I previously read her book Complicit, and she deals with a lot of the same themes here. She's definitely an author who you can see the issues she keeps coming back to--memory, defining oneself and lying to oneself, and how someone who seems like an objectively bad person can believe he is a good one, or see himself as the hero of his own story.
Delicate Monsters follows three characters--Sadie Su has come back to her hometown of Sonoma, California, after being kicked out of her third boarding school for trying to kill someone. Emerson Tate is not thrilled that she's back; they had been friends for a while before she left, but that was a dark time in Emerson's life, and the person he was around her wasn't someone he wants to think about a lot. And Emerson's brother, Miles, suffers from mysterious illnesses and visions of dark futures.
The book is less about a chain of events than about the unfolding of the past. I consider this to be a risky strategy, because the Thing All The Characters Know But The Reader Doesn't is really hard to pull off. Either I'm teased with this mysterious knowledge until I'm frustrated, or I don't know it's there and it ends up feeling like a deus ex machina. This book pulled it off, primarily because a) it takes a while for you to figure out that there are gaps in your understanding of events, and b) it's a fairly short book, so the time between recognizing the gaps and realizing the truth is not long.
At 230 pages, with three POV characters, you'd think the book would be too short, but I think it works very well this way. The point is to see into the experiences of these three characters, and I don't know that spending more time with them would have been easy.
Sadie is basically your textbook sociopath. She has no fear and no inhibition, does what she wants when she wants it, primarily wants her life to be easy but is bored easily and frequently does damage to other people when that happens. When she comes back to town and sees that Emerson is a basketball star with a budding romance and popular friends, she sees her knowledge of what he used to be like as leverage to make life interesting.

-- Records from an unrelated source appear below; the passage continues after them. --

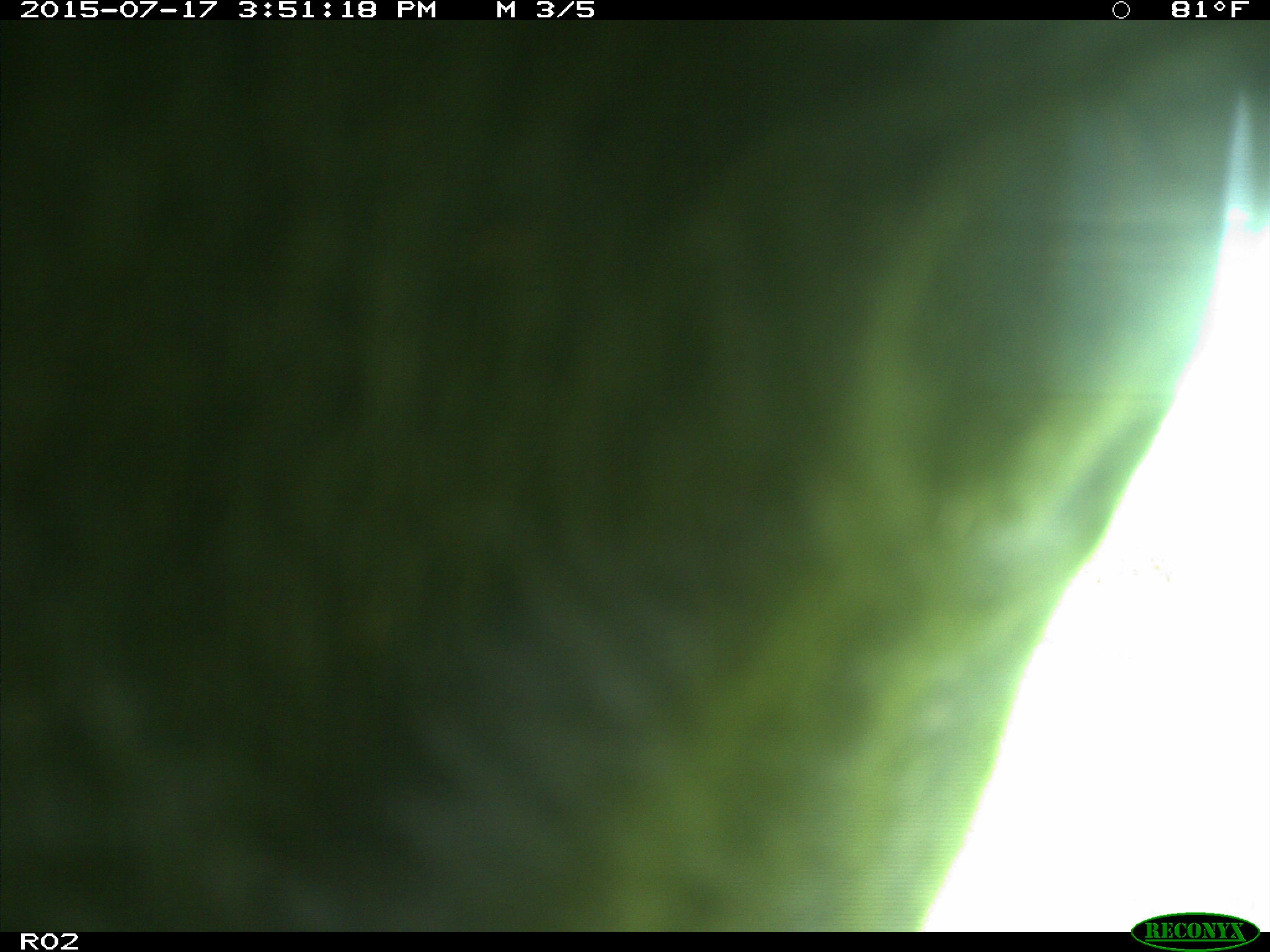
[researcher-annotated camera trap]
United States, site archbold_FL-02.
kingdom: Animalia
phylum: Chordata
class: Mammalia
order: Artiodactyla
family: Bovidae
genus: Bos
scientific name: Bos taurus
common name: domestic cow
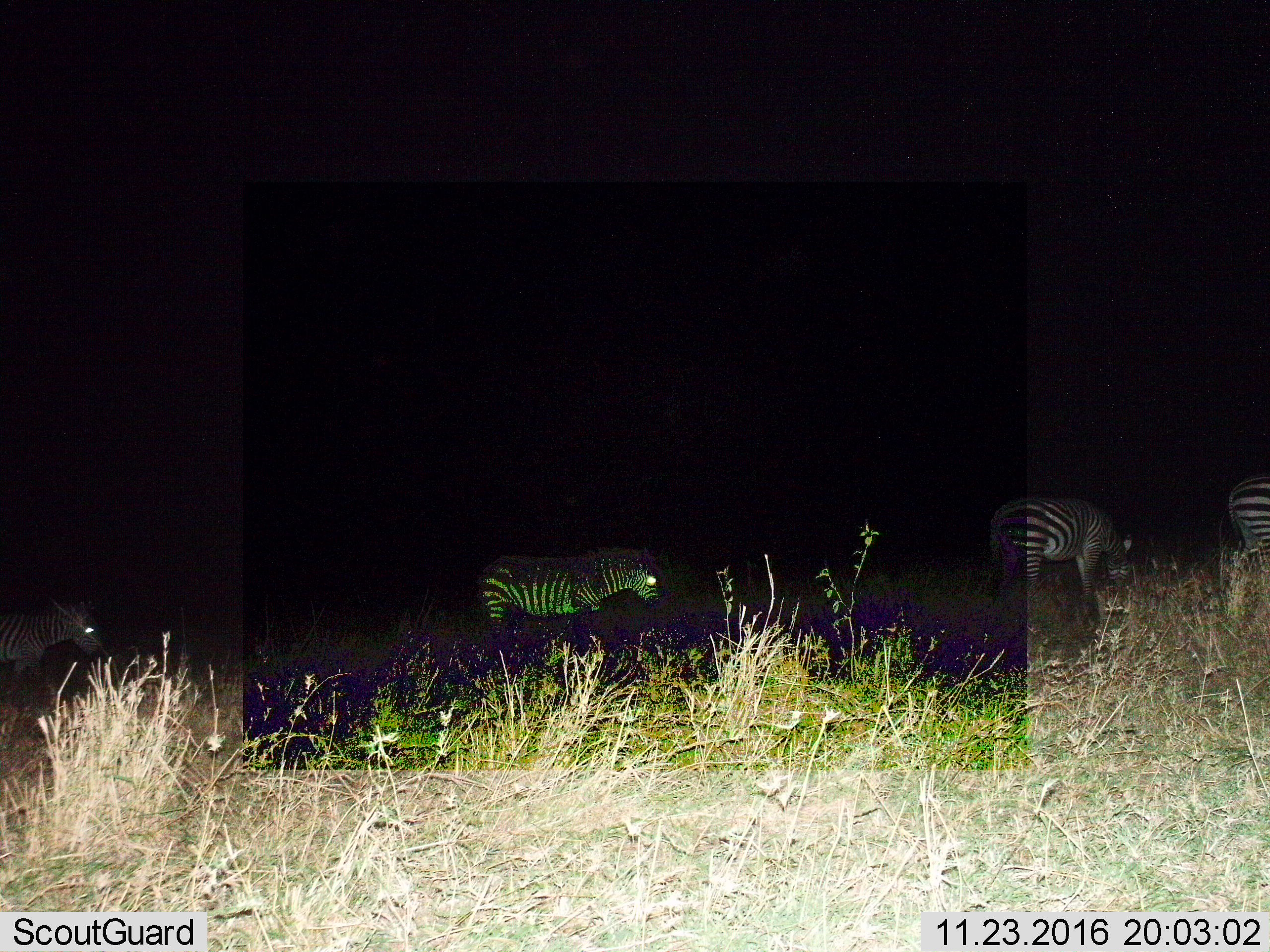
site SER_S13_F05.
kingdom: Animalia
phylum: Chordata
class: Mammalia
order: Perissodactyla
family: Equidae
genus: Equus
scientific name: Equus quagga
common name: plains zebra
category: zebraplains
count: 4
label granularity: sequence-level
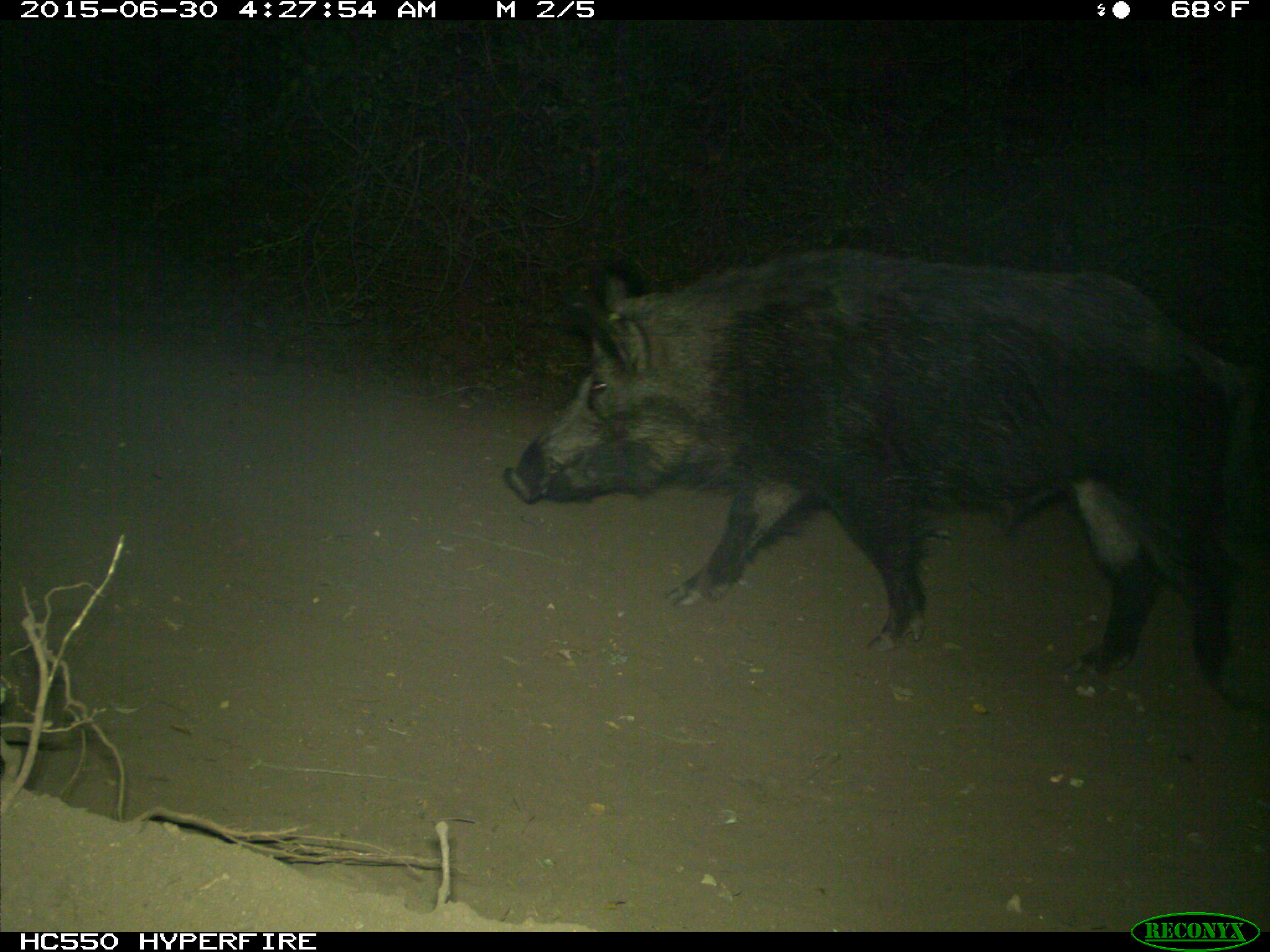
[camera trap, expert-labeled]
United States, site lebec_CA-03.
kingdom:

Emerson, on the other hand, is mostly thinking about the beautiful May, and trying very hard not to think about the period he spent with Sadie soon after his father killed himself when Emerson was 10. That was a very hard time and he's still angry about how a lot of things played out--including his brother's increasing health problems. He knows what Sadie is capable of, and from the time she comes back to town, everything starts to feel precarious and wrong.
Miles, on the other hand, tries to stay as meek and quiet as possible. His life is plagued by problems--bullies at school, constant and unexplained health problems, visions that come over him suddenly. It's all he can do to get through the day drawing as little attention to himself as possible, and he still winds up in the hospital.
These three stories come together in ways that I definitely wasn't expecting from the beginning, but that unfold naturally and with perfect inevitability. The things that you forget or filter out of your understanding of yourself, the things you count and don't count when you're adding up your assets and liabilities--this is where the truth lies, and this is how the story unfolds.
It's a grim and dreamy book; I read it in an afternoon and I suspect I'll be thinking about it for a few days.